Here is an example of one of our update with extra info:

What are you building, in a sentence?

Automated customer support for e-commerce companies w/ ML and NLP. $1k MRR. Growing Fast (1+ deal/week). Extra Info:

What did you accomplish this week?

This is a Pioneer pivot! I am focusing 100% of my time to my other project which is blowing up

🎩 Got a grant from Google and The University of Edinburgh. 4000£.
🎩 Releasing the V2 of our UI. Screenshot:
🎩 Now taking 100% of the call of our biggest client

What do you want to have done by the end of next week?

📌 Release the new dashboard
📌 Do new user interviews with the leads we collected last week
📌 Redo the landing page
📌 Make a special page for Pioneer to explain the concept! (Much like I did for my previous project)
📌 Sign more deals!

Notice the link to Imgur with a screenshot of our new dashboard and the link to our Notion workspace with a pitch deck for the product.

In our case we knew that the product we were building did not look like such a great idea if you were not familiar with the problems our users were facing before being introduced to our solution.
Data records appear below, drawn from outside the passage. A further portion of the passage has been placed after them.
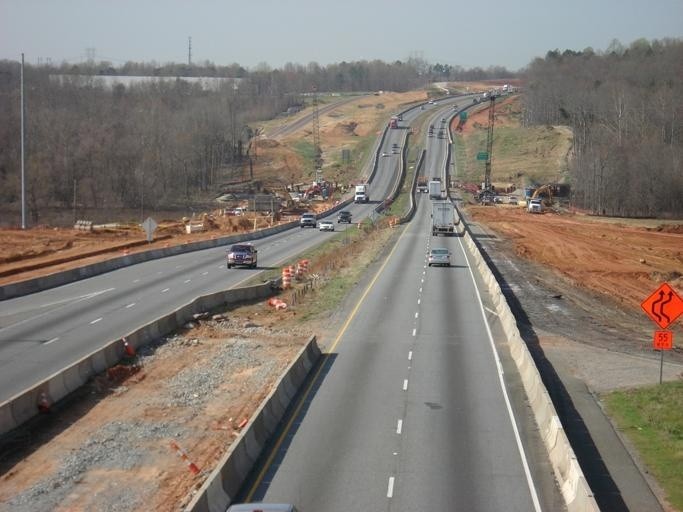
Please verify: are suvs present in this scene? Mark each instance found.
[507,196,517,205]
[337,211,352,224]
[299,213,316,228]
[225,244,257,269]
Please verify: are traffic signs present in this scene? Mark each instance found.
[655,332,672,349]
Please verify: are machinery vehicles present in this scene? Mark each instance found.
[526,185,553,214]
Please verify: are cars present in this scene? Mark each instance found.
[318,221,334,231]
[225,502,298,512]
[234,208,245,215]
[428,248,451,268]
[381,83,520,157]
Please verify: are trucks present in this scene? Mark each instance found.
[428,181,441,200]
[416,176,428,193]
[525,184,571,200]
[353,183,369,204]
[430,202,454,237]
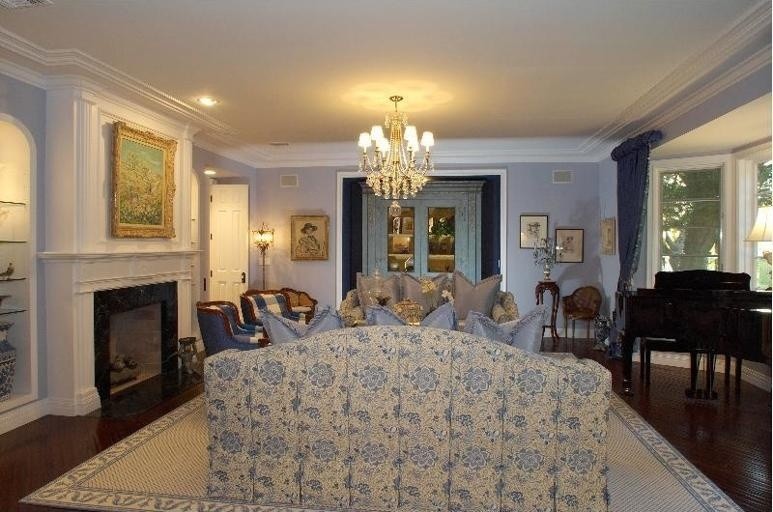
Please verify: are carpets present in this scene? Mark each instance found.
[18,390,746,512]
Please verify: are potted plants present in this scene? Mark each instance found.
[531,238,558,279]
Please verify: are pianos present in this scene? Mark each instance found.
[622,271,771,399]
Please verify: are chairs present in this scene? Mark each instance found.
[562,286,602,344]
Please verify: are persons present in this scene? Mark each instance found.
[298,223,320,255]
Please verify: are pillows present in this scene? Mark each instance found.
[365,304,460,331]
[355,271,400,306]
[464,304,548,354]
[401,273,448,313]
[260,309,342,346]
[452,270,503,321]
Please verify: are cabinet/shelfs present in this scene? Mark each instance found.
[534,280,561,342]
[357,180,487,286]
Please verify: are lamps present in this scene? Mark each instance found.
[252,221,275,290]
[744,205,772,291]
[357,95,434,201]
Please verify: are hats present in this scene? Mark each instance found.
[301,222,317,233]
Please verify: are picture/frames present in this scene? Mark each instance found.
[111,120,179,240]
[600,216,616,256]
[554,228,585,264]
[290,214,330,261]
[519,214,548,250]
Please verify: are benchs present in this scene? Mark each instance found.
[639,337,743,392]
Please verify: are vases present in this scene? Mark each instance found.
[0,320,17,402]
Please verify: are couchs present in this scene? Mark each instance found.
[240,289,308,337]
[339,277,520,332]
[280,287,318,319]
[202,324,612,511]
[195,300,271,357]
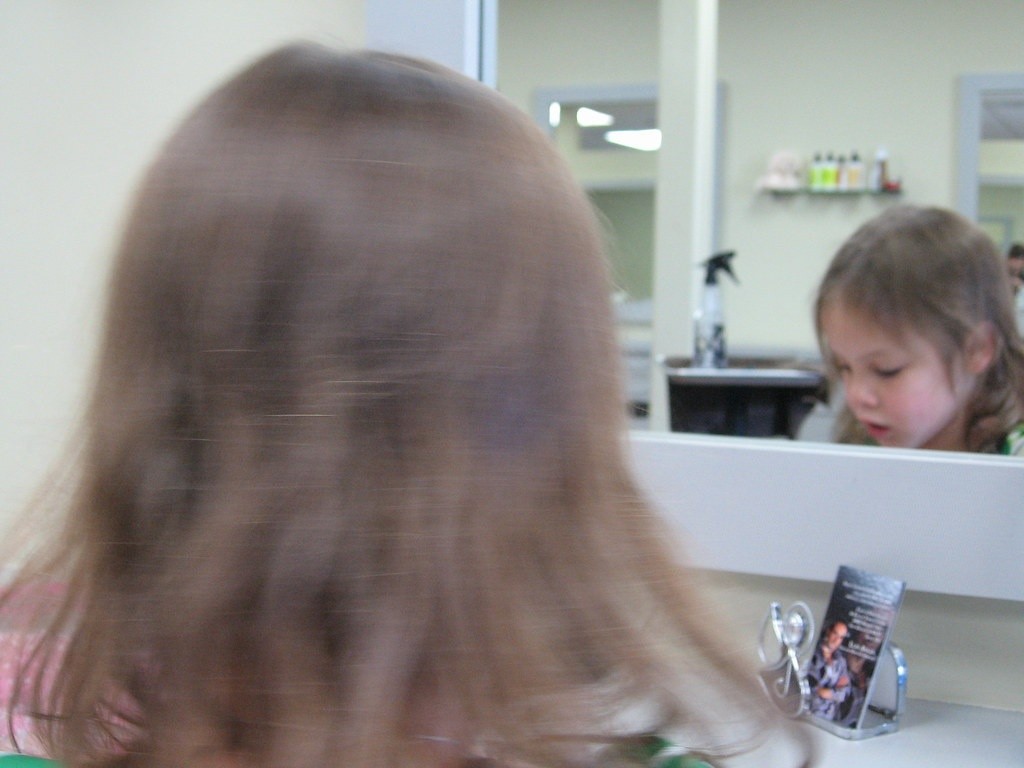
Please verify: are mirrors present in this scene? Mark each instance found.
[462,1,1024,467]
Adding our pitch deck with the classic problem/solution/market sections helped our reviewers understand the context of our projects.

From Great to 1st

All those tricks worked wonderfully and we reached the top 10 of the global leaderboard in a few weeks.

Still this is not enough to actually beat the rest of the competitors.

You need to go the extra mile, do something other people would not do.

That’s why we started including unedited videos of us going through the goals we accomplished during the week and demoing the new features we implemented live.

This works crazy well. The reason why is because you are being more authentic than everybody else.

Quoting Naval:

Here are some of the videos we shot:

(We used Wistia and Loom extensively to host our video content)


Pioneer is great and you should join the tournament if you are working on any project, whether it’s art, research, or a business.

The weekly updates will incentivise you to be productive and the interactions with the other competitors will often lead to new friendships.